Berdasarkan data perbandingan Crime Index 2024-2025, jumlah kasus kriminal di Kota Tepian naik dari 635 kasus pada 2024 menjadi 687 kasus pada 2025, atau meningkat 52 kasus (8,18 persen).
Data tersebut disampaikan dalam Rilis Akhir Tahun 2025 Polresta Samarinda yang digelar di Aula Rupattama Lantai 2, Selasa, 30 Desember 2025, dipimpin langsung Kapolresta Samarinda, Kombes Pol Hendri Umar.
Kapolresta menjelaskan, meskipun secara total terjadi kenaikan kasus, sejumlah tindak pidana justru menunjukkan tren penurunan signifikan.
Salah satunya pencurian dengan pemberatan (curat) yang turun dari 151 kasus menjadi 117 kasus atau menurun 22 persen.
Kasus penganiayaan berat (anirat) juga menurun tajam dari 16 kasus menjadi 5 kasus atau turun 68 persen.
“Ini menunjukkan bahwa upaya pencegahan dan penindakan yang kami lakukan mulai berdampak pada jenis kejahatan tertentu,” ujar Kombes Pol Hendri Umar.
Namun demikian, Polresta Samarinda menyoroti beberapa jenis kejahatan yang justru mengalami peningkatan.
Pencurian kendaraan bermotor (curanmor) naik dari 104 kasus pada 2024 menjadi 138 kasus pada 2025, atau meningkat 32 persen.
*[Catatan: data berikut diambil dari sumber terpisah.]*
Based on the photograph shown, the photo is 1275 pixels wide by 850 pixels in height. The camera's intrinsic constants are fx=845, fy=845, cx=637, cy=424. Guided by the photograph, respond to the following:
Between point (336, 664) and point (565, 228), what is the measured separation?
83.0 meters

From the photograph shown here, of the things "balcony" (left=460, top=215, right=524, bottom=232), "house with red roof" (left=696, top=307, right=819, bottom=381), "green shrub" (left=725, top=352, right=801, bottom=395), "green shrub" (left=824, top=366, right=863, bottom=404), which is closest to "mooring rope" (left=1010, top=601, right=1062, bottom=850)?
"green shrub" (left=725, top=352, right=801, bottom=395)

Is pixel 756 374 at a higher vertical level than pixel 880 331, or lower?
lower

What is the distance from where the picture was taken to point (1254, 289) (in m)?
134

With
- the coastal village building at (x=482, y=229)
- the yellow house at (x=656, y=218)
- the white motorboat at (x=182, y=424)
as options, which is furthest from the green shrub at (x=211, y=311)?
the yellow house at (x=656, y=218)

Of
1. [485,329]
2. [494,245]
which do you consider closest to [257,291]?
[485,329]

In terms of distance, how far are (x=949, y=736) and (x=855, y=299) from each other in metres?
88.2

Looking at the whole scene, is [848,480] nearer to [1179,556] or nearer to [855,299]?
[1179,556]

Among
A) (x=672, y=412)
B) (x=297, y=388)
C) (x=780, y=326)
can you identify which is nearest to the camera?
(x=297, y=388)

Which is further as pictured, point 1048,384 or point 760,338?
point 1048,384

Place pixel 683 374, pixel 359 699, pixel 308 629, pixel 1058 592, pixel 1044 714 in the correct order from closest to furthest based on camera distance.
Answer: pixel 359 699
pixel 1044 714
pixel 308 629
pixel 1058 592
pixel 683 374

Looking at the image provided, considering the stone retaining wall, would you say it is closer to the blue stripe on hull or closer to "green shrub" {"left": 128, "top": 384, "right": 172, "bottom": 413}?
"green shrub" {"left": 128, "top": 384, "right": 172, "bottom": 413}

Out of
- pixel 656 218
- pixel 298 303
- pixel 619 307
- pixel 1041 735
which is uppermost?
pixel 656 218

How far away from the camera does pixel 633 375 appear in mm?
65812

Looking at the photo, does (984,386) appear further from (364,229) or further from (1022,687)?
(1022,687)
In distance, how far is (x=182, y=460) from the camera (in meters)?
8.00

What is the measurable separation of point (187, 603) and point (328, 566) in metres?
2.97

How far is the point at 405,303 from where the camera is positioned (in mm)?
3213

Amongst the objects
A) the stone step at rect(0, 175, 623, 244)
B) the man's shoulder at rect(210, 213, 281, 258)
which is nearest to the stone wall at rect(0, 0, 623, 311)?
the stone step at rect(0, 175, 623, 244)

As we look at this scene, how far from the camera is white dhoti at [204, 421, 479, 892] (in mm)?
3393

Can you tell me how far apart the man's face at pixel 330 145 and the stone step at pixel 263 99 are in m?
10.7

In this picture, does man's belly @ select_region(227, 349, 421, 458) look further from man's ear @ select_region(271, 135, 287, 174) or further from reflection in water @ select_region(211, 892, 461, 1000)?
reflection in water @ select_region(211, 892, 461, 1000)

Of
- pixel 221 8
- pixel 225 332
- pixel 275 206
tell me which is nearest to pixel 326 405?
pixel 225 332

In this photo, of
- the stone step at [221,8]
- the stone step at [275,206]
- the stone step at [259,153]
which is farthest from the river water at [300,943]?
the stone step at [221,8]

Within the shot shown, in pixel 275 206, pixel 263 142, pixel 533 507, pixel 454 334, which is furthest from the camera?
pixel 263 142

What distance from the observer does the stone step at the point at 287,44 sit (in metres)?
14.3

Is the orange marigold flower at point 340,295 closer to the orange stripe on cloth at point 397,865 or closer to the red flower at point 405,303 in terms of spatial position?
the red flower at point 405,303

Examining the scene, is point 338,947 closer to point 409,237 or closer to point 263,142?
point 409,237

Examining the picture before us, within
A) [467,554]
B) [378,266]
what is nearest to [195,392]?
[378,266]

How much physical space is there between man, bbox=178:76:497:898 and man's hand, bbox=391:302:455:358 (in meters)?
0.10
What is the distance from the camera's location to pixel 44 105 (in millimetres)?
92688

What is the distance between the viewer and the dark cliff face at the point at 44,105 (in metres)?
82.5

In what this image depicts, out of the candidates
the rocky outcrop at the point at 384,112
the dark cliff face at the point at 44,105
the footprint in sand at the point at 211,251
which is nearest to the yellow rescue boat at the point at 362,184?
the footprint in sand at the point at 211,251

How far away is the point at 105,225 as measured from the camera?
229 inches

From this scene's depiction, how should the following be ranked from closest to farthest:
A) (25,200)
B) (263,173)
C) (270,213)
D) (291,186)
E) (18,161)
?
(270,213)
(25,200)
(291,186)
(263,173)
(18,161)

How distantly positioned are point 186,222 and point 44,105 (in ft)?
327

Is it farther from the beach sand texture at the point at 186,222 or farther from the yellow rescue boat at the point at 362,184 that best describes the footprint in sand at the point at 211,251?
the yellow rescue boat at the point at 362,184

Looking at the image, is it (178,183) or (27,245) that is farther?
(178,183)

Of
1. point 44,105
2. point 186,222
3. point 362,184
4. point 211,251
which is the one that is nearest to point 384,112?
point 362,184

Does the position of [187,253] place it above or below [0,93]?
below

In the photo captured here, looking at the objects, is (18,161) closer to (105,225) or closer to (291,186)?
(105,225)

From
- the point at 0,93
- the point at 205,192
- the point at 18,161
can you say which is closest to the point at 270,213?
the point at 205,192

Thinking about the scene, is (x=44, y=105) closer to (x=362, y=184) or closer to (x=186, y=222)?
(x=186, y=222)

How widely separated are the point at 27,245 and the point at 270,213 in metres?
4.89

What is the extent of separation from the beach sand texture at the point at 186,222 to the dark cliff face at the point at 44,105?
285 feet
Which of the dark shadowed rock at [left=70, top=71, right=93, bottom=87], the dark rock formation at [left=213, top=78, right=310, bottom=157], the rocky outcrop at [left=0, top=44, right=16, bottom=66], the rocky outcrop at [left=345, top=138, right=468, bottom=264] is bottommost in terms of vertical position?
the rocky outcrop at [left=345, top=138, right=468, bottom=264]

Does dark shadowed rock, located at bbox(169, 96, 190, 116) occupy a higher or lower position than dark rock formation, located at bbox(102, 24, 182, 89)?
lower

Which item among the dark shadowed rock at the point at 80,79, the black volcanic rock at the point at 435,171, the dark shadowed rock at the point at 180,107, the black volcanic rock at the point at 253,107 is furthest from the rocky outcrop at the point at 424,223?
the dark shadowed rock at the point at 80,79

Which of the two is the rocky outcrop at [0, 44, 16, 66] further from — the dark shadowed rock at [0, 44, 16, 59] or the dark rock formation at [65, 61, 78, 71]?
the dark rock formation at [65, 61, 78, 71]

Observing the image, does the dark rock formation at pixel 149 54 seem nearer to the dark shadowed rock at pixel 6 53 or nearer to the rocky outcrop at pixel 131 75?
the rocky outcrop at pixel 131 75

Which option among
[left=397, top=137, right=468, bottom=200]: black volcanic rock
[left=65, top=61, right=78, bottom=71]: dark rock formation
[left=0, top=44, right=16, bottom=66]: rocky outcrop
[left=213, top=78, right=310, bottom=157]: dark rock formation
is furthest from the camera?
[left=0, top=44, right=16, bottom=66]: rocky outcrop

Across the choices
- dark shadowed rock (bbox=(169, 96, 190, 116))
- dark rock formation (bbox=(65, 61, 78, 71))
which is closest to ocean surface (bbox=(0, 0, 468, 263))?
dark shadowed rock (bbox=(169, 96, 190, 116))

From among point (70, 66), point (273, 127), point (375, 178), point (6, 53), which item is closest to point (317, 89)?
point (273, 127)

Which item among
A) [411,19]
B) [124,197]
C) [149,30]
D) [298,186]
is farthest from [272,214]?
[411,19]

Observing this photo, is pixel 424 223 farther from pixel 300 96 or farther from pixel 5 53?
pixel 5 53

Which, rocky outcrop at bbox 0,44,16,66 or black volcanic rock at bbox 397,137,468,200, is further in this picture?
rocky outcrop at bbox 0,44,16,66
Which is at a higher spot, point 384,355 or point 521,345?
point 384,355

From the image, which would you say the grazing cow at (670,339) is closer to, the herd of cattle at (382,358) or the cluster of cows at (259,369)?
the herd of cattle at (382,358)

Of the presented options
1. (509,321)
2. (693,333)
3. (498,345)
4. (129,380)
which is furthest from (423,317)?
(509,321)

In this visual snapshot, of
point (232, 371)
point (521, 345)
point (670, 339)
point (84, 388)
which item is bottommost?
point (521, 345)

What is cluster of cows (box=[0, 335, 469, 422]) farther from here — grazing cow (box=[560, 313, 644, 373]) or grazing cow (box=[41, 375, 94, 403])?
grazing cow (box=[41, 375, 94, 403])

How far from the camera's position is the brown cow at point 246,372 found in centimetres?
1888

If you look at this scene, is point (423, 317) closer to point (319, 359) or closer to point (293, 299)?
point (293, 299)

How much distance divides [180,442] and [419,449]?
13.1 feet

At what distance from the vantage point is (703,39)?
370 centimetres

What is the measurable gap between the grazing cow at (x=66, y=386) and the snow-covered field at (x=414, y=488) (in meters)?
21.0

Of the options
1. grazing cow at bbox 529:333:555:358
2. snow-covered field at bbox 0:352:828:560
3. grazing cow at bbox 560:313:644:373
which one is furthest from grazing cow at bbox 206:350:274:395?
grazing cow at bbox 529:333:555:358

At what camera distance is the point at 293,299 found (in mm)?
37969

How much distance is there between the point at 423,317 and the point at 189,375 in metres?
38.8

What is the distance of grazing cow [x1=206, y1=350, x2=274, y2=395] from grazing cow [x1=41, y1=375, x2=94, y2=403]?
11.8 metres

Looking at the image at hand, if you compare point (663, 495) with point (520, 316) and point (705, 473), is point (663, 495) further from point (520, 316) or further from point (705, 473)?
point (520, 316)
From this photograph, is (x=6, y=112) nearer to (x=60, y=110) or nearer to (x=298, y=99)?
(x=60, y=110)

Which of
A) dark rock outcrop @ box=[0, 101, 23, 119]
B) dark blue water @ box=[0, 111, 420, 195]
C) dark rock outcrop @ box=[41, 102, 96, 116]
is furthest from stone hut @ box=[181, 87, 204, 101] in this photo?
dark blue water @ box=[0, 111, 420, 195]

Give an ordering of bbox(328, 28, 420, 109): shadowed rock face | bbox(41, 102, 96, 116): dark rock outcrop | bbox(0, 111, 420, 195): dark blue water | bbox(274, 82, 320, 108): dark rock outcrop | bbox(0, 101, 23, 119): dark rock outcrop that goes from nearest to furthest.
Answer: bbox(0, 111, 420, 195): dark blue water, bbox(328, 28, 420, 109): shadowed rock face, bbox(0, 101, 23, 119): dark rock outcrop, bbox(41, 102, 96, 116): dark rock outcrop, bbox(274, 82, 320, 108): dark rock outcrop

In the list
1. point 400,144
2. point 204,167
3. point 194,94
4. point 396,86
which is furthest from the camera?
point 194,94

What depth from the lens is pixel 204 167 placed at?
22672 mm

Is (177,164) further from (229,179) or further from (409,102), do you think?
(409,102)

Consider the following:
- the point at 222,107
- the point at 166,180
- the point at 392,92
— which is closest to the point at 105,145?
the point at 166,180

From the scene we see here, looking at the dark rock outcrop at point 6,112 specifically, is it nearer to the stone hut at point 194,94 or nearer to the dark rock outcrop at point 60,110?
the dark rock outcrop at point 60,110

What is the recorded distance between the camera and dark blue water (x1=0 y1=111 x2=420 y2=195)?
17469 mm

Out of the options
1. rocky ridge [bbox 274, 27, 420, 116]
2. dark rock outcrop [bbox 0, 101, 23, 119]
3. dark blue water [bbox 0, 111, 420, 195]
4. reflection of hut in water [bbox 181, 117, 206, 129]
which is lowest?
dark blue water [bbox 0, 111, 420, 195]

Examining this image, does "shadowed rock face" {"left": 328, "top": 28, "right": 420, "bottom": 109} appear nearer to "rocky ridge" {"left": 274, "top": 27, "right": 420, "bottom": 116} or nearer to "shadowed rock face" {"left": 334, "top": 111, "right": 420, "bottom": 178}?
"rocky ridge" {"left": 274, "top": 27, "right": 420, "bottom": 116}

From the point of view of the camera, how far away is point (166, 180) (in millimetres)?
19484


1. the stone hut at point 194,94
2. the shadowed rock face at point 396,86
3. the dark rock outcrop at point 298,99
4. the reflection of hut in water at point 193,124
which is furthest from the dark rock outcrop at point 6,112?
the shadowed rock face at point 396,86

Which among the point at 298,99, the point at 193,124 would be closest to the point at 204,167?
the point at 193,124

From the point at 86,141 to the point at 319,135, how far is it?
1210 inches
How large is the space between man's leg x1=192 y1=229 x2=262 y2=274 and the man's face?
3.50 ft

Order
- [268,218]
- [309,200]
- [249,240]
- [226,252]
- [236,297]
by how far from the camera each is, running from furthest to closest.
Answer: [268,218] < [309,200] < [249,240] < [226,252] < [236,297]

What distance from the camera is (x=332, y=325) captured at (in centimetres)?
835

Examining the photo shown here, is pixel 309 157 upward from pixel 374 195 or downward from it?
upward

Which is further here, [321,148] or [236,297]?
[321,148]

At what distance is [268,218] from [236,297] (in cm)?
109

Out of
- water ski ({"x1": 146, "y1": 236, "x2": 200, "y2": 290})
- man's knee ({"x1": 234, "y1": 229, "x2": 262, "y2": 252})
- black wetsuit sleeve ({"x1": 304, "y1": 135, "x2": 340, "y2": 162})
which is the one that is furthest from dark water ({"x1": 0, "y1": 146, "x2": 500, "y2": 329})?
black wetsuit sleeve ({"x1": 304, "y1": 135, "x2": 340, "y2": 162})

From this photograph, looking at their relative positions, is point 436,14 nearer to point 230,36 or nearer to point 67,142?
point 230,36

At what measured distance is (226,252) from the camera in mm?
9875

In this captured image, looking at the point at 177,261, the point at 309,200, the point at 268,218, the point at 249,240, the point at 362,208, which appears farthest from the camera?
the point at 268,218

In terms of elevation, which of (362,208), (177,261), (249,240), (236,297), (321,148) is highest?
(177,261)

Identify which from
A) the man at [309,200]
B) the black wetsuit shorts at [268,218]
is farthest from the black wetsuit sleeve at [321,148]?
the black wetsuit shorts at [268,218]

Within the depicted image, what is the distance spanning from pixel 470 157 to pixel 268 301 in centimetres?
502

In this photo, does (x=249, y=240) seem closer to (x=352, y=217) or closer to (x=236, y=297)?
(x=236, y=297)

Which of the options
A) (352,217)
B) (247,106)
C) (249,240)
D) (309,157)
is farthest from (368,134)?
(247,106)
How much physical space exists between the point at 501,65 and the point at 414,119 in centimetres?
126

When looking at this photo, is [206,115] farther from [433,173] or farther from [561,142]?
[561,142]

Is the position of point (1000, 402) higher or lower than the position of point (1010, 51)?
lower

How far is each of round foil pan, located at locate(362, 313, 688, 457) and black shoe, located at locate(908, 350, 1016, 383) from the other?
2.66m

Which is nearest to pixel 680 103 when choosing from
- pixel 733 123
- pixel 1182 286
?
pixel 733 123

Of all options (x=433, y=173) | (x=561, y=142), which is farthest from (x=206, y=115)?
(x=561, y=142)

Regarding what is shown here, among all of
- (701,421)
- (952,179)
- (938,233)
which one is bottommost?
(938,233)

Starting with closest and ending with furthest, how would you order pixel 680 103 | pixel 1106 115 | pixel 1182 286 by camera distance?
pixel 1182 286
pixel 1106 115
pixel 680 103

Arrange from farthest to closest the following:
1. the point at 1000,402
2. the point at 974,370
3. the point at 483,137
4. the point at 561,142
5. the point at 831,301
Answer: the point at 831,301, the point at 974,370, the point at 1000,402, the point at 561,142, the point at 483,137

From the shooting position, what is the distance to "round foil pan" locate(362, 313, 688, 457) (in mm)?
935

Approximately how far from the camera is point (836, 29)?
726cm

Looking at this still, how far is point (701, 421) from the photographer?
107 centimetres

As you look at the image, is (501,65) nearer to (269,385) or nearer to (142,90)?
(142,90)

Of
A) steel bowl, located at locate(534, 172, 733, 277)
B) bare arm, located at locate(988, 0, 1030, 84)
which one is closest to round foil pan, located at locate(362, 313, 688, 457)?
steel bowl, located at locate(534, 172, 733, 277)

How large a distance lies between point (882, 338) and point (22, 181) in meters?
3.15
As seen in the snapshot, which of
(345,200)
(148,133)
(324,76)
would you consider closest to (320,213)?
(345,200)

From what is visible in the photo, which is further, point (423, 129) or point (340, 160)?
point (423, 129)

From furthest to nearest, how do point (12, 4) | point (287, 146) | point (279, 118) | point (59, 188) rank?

Selain itu, kejahatan perlindungan anak mengalami lonjakan signifikan dari 71 kasus menjadi 106 kasus, naik 49 persen.
Kenaikan juga tercatat pada kasus penggelapan yang meningkat 12,5 persen, pengeroyokan naik 17 persen, serta penyalahgunaan senjata tajam yang bertambah 35 persen.
Kasus perjudian bahkan mengalami peningkatan 100 persen, dari 5 kasus menjadi 10 kasus pada 2025.
Sementara itu, kasus kekerasan dalam rumah tangga (KDRT) relatif stabil dengan kenaikan tipis dari 44 menjadi 46 kasus, sedangkan kasus pembunuhan menurun dari 4 kasus menjadi 3 kasus.
Kapolresta menegaskan data ini menjadi bahan evaluasi penting bagi kepolisian dalam menentukan strategi pengamanan ke depan, khususnya dalam menekan curanmor dan meningkatkan perlindungan terhadap anak.
“Kami akan memperkuat patroli, penegakan hukum, serta sinergi dengan pemerintah daerah dan masyarakat. Fokus kami adalah pencegahan, terutama pada kejahatan yang berdampak langsung pada rasa aman warga,” tegas Hendri Umar.
Melalui rilis akhir tahun ini, Polresta Samarinda mengajak seluruh elemen masyarakat untuk berperan aktif menjaga kamtibmas, melaporkan tindak kejahatan, serta bersama-sama menciptakan lingkungan yang aman dan kondusif menjelang tahun 2026.